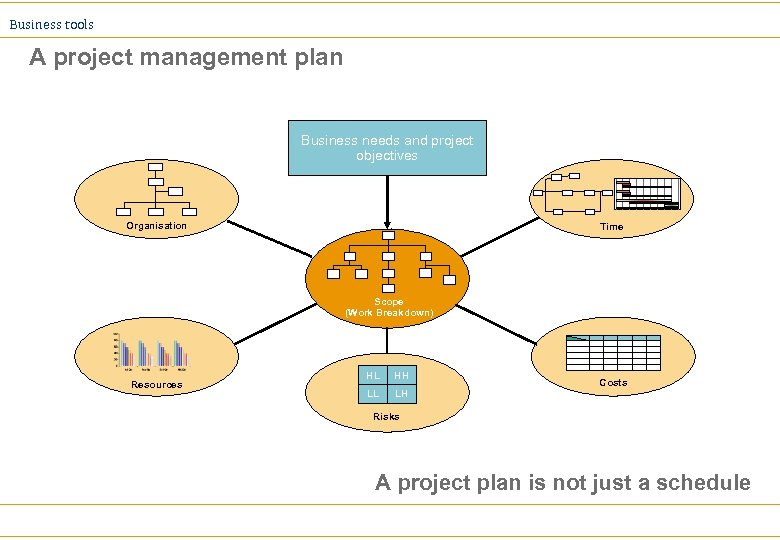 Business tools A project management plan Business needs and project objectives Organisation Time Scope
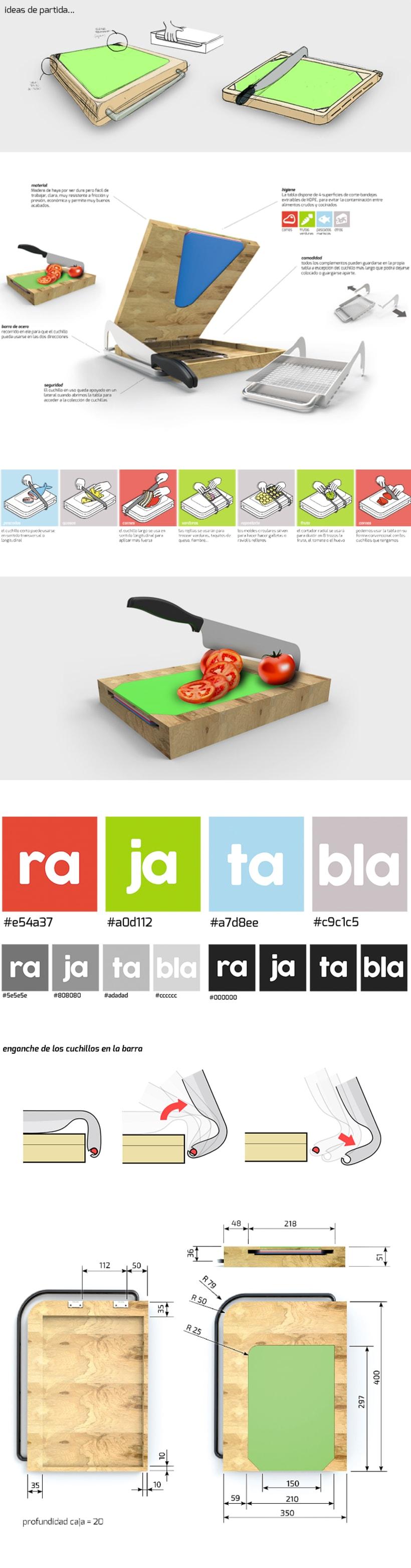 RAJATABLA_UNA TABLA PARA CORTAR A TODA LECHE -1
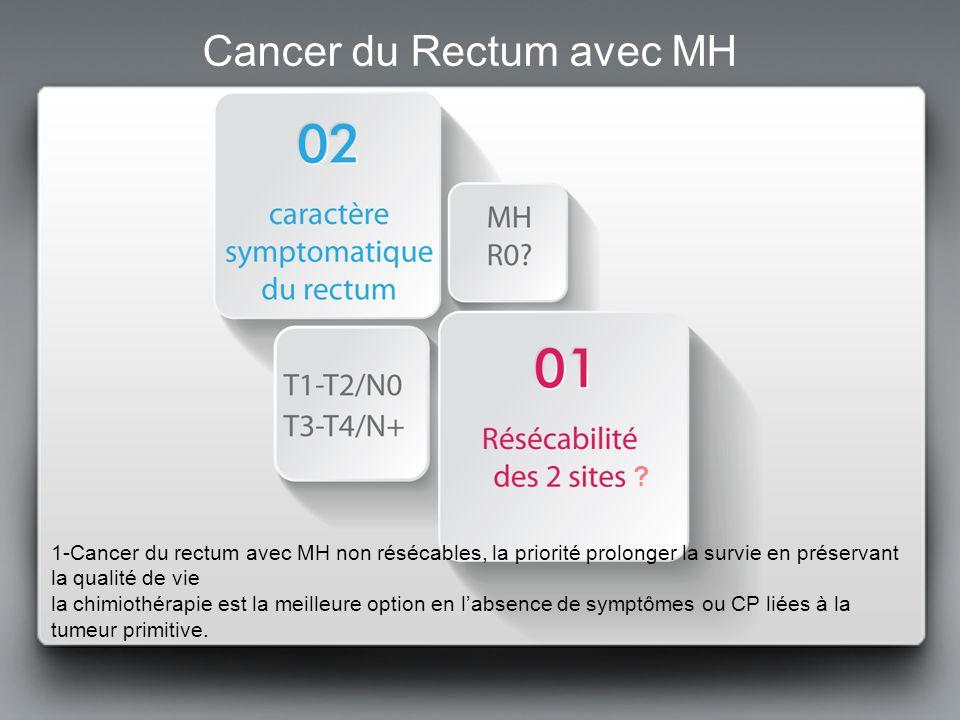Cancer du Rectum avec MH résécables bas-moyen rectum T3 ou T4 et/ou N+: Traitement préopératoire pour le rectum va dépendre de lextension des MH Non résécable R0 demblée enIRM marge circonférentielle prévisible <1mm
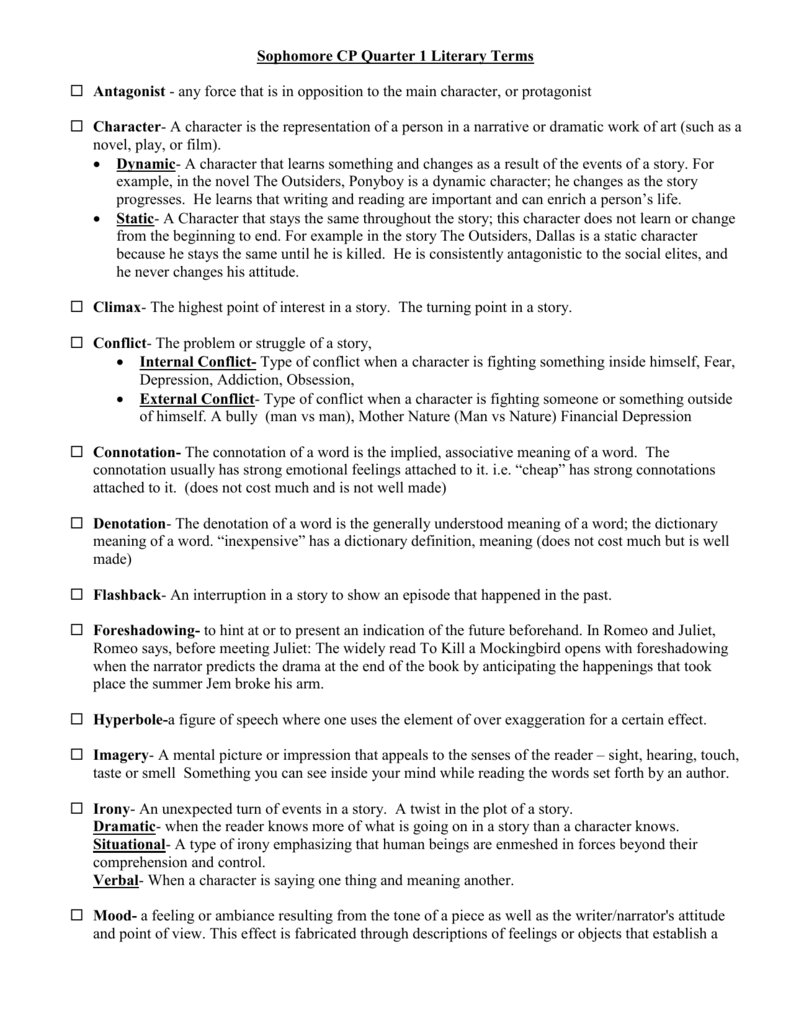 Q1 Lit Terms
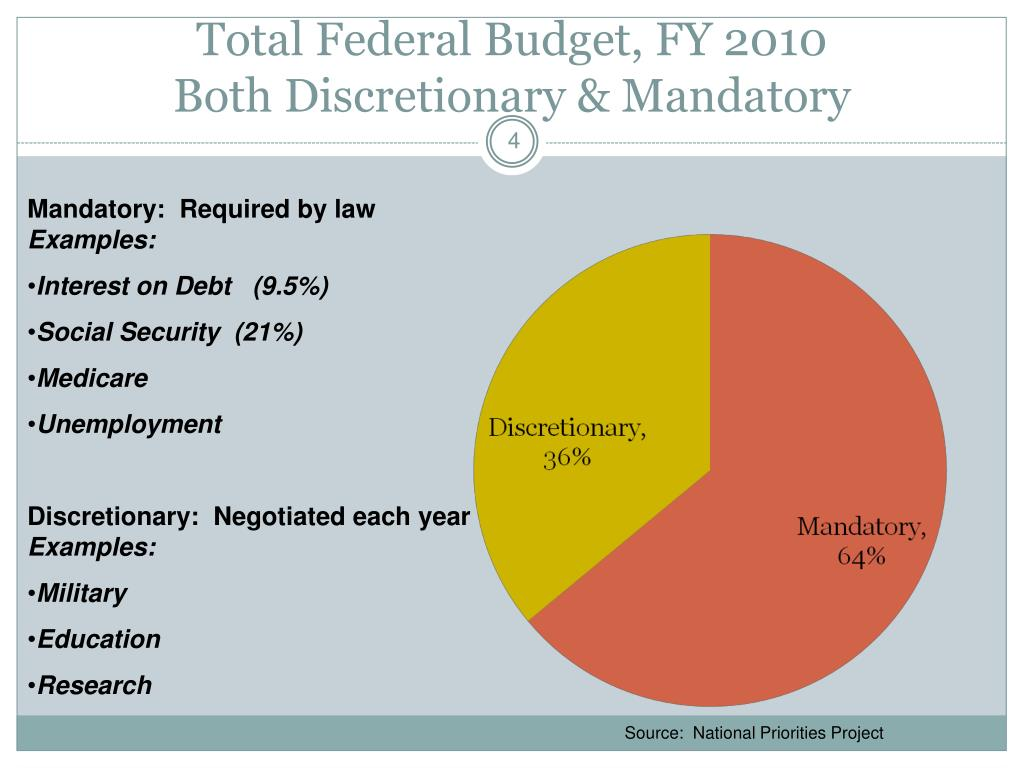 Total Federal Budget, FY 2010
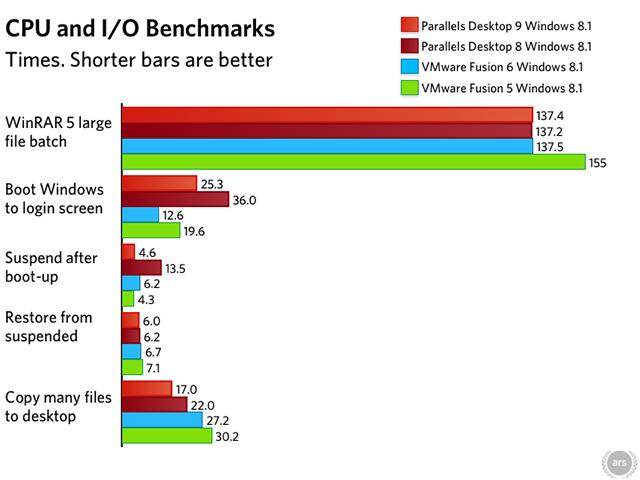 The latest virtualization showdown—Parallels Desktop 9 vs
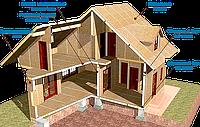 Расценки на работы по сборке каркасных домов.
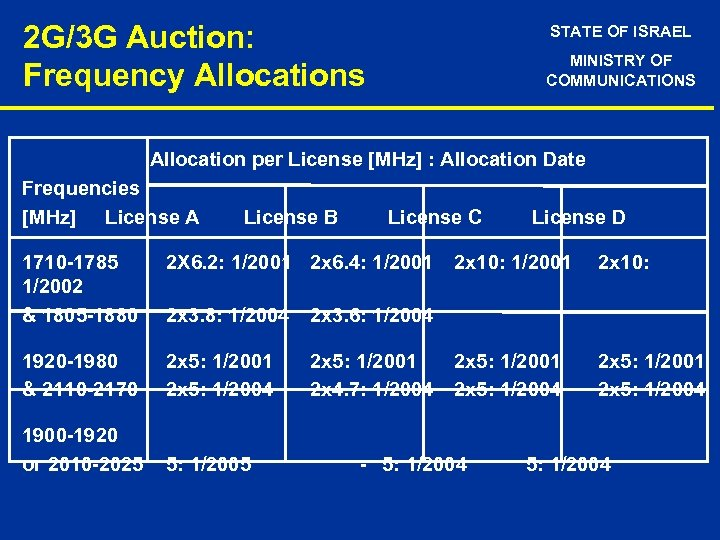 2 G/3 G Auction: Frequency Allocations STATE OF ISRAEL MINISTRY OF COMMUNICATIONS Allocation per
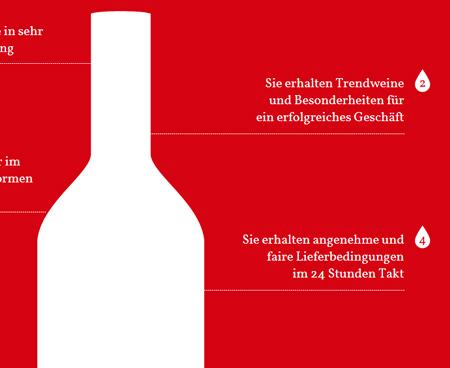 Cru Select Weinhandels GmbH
+-------+
> [HOW TO COMPLETE THIS TASK]
Reproduce exactly and only the lines from the "2 G/3 G Auction: Frequency" line to the last line of the records above. Do not carry over any pictures.

> [RESULT]
 2 G/3 G Auction: Frequency Allocations STATE OF ISRAEL MINISTRY OF COMMUNICATIONS Allocation per
 Cru Select Weinhandels GmbH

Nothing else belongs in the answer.